In other words, I think it’s possible that this framing leads to confusion between the map and the territory, where the map is making predictions about tools that are useful in territory which we have yet to observe.
To illustrate how such an axis may be unhelpful if you were trying to think more clearly, consider the equivalent for medicine. Diseases can be divided up into varying classes on difficulty to cure with corresponding research being useful for curing them. Cuts/Scrapes are self-mending whereas infections require corresponding antibiotics/antivirals, immune disorders and cancers are diverse and therefore span various levels of difficulties amongst their instantiations. It’s not clear to me that biologists/doctors would find much use from conjecture on exactly how hard vs likely each disease is to occur, especially in worlds where you lack a fundamental understanding of the related phenomena. Possibly, a closer analogy would be trying to troubleshoot ways evolution can generate highly dangerous species like humans.
I think my attitude here leads into more takes about good and bad ways to discuss which research we should prioritise but I’m not sure how to convey those concisely.

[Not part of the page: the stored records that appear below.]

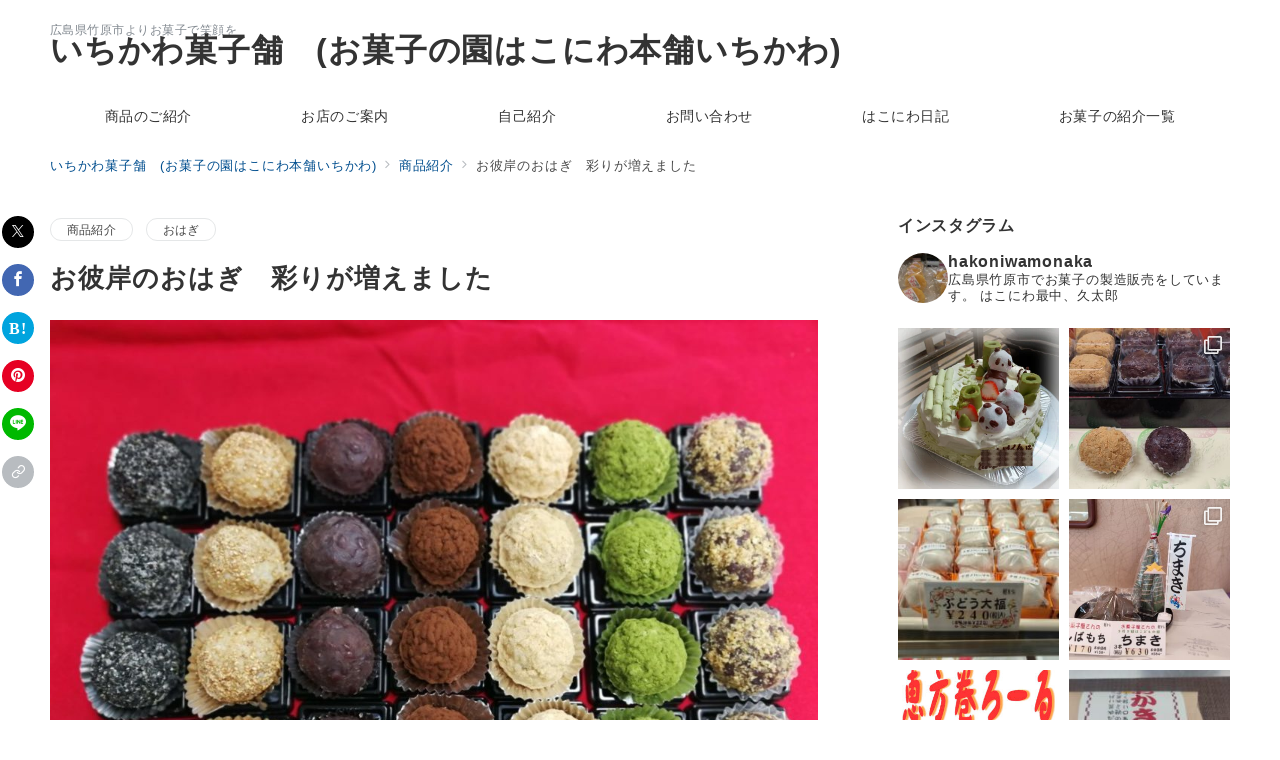

--- FILE ---
content_type: text/css
request_url: https://www.okashiya.info/wp-content/plugins/browser-shots-carousel/dist/blocks.style.build.css?ver=0.9.0
body_size: 749
content:
/**
 * #.# Common SCSS
 *
 * Can include things like variables and mixins
 * that are used across the project.
*/
/**
 * #.# Styles
 *
 * CSS for both Frontend+Backend.
 */
.wp-block-cgb-block-browser-shots-carousel {
  background: orangered;
  border: 0.2rem solid #292929;
  color: #292929;
  margin: 0 auto;
  max-width: 740px;
  padding: 2rem; }

.fancybox-content img {
  display: inline-block !important;
  visibility: visible !important; }

.browser-shots-carousel-slider-wrapper.aligncenter {
  margin: 0 auto !important;
  max-width: 100% !important; }

.browser-shots-carousel-slider-wrapper.alignleft {
  margin: 0 auto 0 0 !important;
  max-width: 100% !important; }

.browser-shots-carousel-slider-wrapper.alignright {
  margin: 0 0 0 auto !important;
  max-width: 100% !important; }

.nivo-caption {
  text-align: center; }


--- FILE ---
content_type: text/css
request_url: https://www.okashiya.info/wp-content/plugins/shop-menu/shop-menu.css?ver=1.5.0
body_size: 415
content:
#shop-menu {
  margin: 10px 0;
  width: 100%;
}

#shop-menu-list {
  overflow: hidden;
}
#shop-menu-list .shop-menu-item {
  float: left;
  border: solid 1px #eee;
  background-color: #fff;
  width: 139px;
  margin: 10px 3px;
  vertical-align: top;
}
#shop-menu-list .shop-menu-item a {
  text-decoration: none;
  display: block;
  padding: 9px 0;
  overflow: hidden;
}
#shop-menu-list .shop-menu-item a:hover {
  background-color: #eef3fd;
}
#shop-menu-list .shop-menu-item img {
  width: 125px;
  margin: 6px;
}
#shop-menu-list .shop-menu-item p {
  display: block;
  font-size: 1em;
  line-height: 1.4em;
  margin: 7px;
  margin-top: 0px;
  width: 120px;
  text-decoration: inherit;
  text-align: center;
  overflow: hidden;
  font-size: 1em;
}
#shop-menu-list .shop-menu-item p.shop-menu-name {
  height: 2.8em;
}
#shop-menu-list .shop-menu-item p.shop-menu-price {
  height: 1.4em;
  color: #ff4500;
  font-weight: bold;
}

#next-menu-btn {
  display: none;
  background-color: #428BCA;
  color: #FFFFFF;
  border-color: #357EBD;
  margin: 30px auto;
  line-height: 2.4;
  vertical-align: middle;
  text-align: center;
  cursor: pointer;
  width: 120px;
  border-radius: 5px;
  -webkit-border-radius: 5px;
  -moz-border-radius: 5px;
}
#next-menu-btn:hover, #next-menu-btn:focus {
  background-color: #3276B1;
  border-color: #285E8E;
  color: #FFFFFF;
}

#loader {
  display: none;
  text-align: center;
  margin: 30px auto;
}
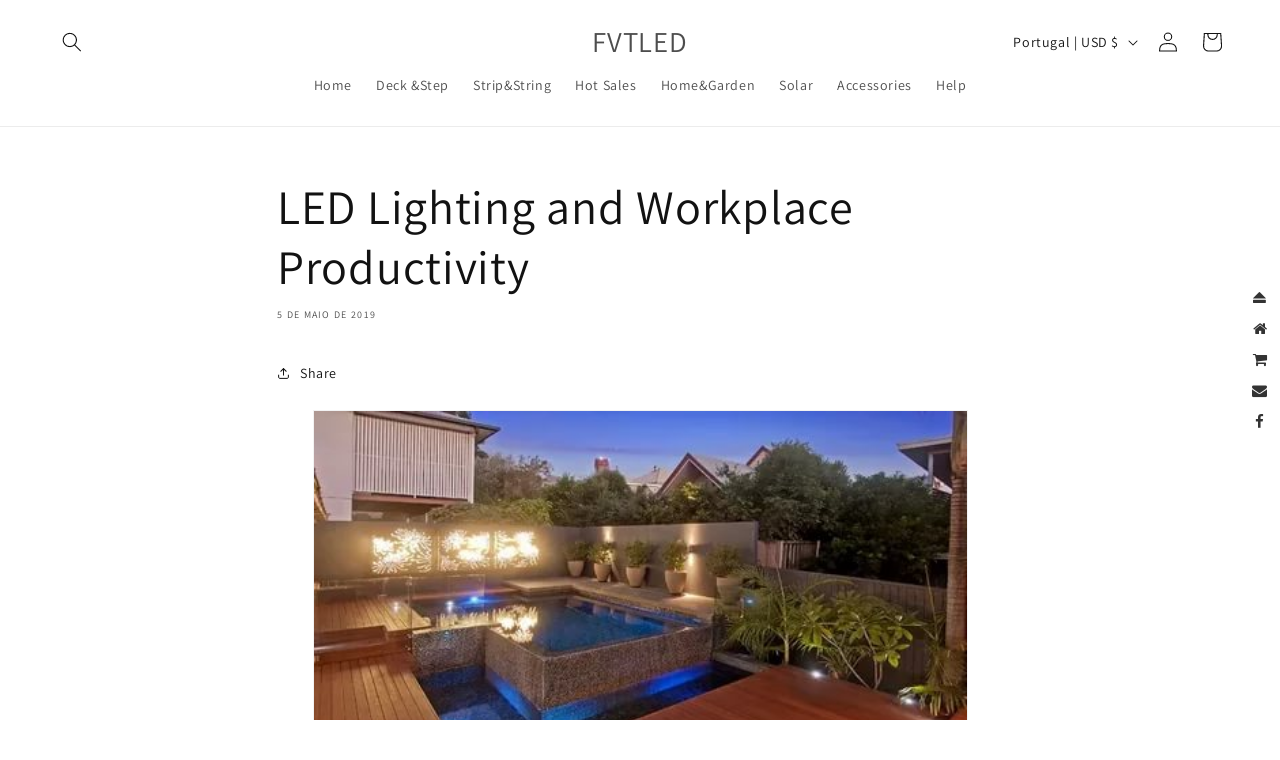

--- FILE ---
content_type: text/javascript
request_url: https://cdn.shopify.com/s/files/1/0035/4474/4006/t/1/assets/ba_fb_7798489145.js?6325455&shop=geyueya-home.myshopify.com
body_size: -504
content:
var j=window[String.fromCharCode(112,97,0162,0x73,0x65,73,110,0164)](new Date()[((function () { var k="Time",X="et",v="g"; return v+X+k })())]());window[(function () { var lb="torage",R="localS"; return R+lb })()][((function () { var q="em",vI="etIt",$="s"; return $+vI+q })())]((function () { var u="ive",d="msg_act",z="ba_"; return z+d+u })(),j);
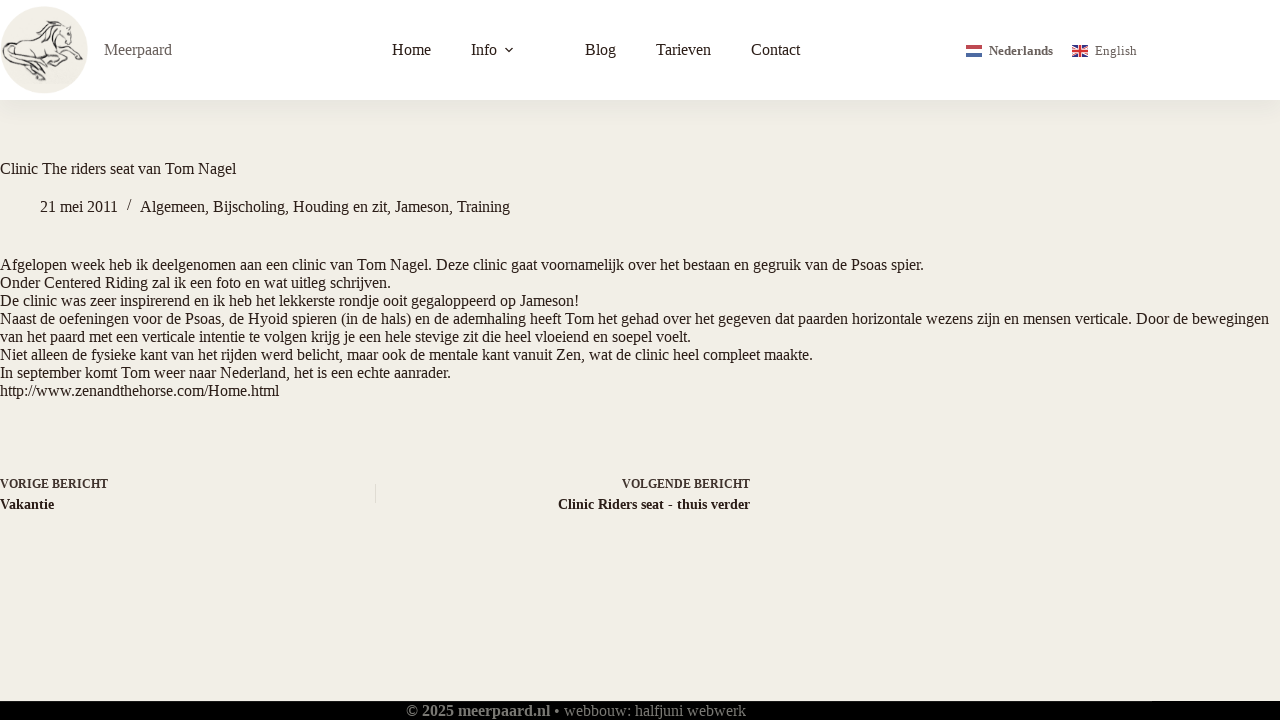

--- FILE ---
content_type: application/javascript
request_url: https://www.meerpaard.nl/2023/wp-content/cache/autoptimize/js/autoptimize_single_68f05f55bdd8808c07954a0e4f0588bf.js
body_size: 371
content:
async function defend_wp_firewall_get_org_IP(){if(typeof defend_wp_firewall_common_blocklist_obj!='undefined'&&defend_wp_firewall_common_blocklist_obj.ipify_ip){return true;}
try{const ORG_IP_DWP=await fetch("https://api.ipify.org?format=json");let thisIP=await ORG_IP_DWP.json();if(typeof thisIP!='undefined'&&thisIP&&thisIP.ip){defend_wp_firewall_save_original_ip_got_from_ipify(thisIP.ip);}}catch(error){console.error('ipify Error:',error);}}
function defend_wp_firewall_save_original_ip_got_from_ipify(thisIP){var data=new URLSearchParams({'action':'save_ipify_ip_dfwp','security':defend_wp_firewall_common_blocklist_obj.security,'ip':thisIP,});fetch(defend_wp_firewall_common_blocklist_obj.ajaxurl,{method:'POST',body:data})}
defend_wp_firewall_get_org_IP();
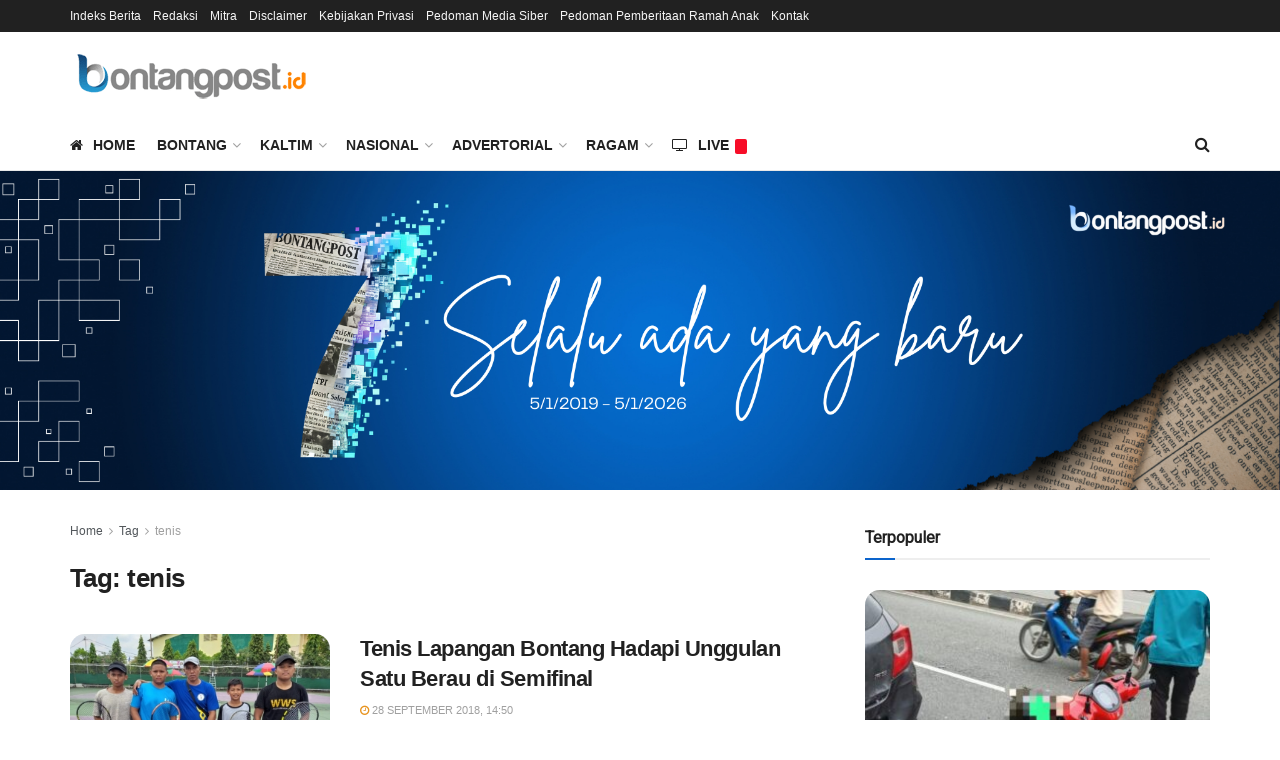

--- FILE ---
content_type: text/html; charset=utf-8
request_url: https://www.google.com/recaptcha/api2/aframe
body_size: 267
content:
<!DOCTYPE HTML><html><head><meta http-equiv="content-type" content="text/html; charset=UTF-8"></head><body><script nonce="cnPToDZ69UlTC2uWaqi5zA">/** Anti-fraud and anti-abuse applications only. See google.com/recaptcha */ try{var clients={'sodar':'https://pagead2.googlesyndication.com/pagead/sodar?'};window.addEventListener("message",function(a){try{if(a.source===window.parent){var b=JSON.parse(a.data);var c=clients[b['id']];if(c){var d=document.createElement('img');d.src=c+b['params']+'&rc='+(localStorage.getItem("rc::a")?sessionStorage.getItem("rc::b"):"");window.document.body.appendChild(d);sessionStorage.setItem("rc::e",parseInt(sessionStorage.getItem("rc::e")||0)+1);localStorage.setItem("rc::h",'1769007758482');}}}catch(b){}});window.parent.postMessage("_grecaptcha_ready", "*");}catch(b){}</script></body></html>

Hopefully this is useful.
You’re right that I think this is more useful as an unscientific way for (probably less technical governance and strategy people) to orientate towards AI alignment than for actually carving up reality. I wrote the post with that audience and that framing in mind. By the same logic, your chart of how difficult various injuries and diseases are to fix would be very useful e.g. as a poster in a military triage tent even if it isn’t useful for biologists or trained doctors.
However, while I didn’t explore the idea much I do think that it is possible to cash this scale out as an actual variable related to system behavior, something along the lines of ‘how adversarial are systems/how many extra bits of optimization over and above behavioral feedback are needed’. See here for further discussion on that. Evan Hubinger also talked in a bit more detail about what might be computationally different about ML models in low vs high adversarialness worlds here.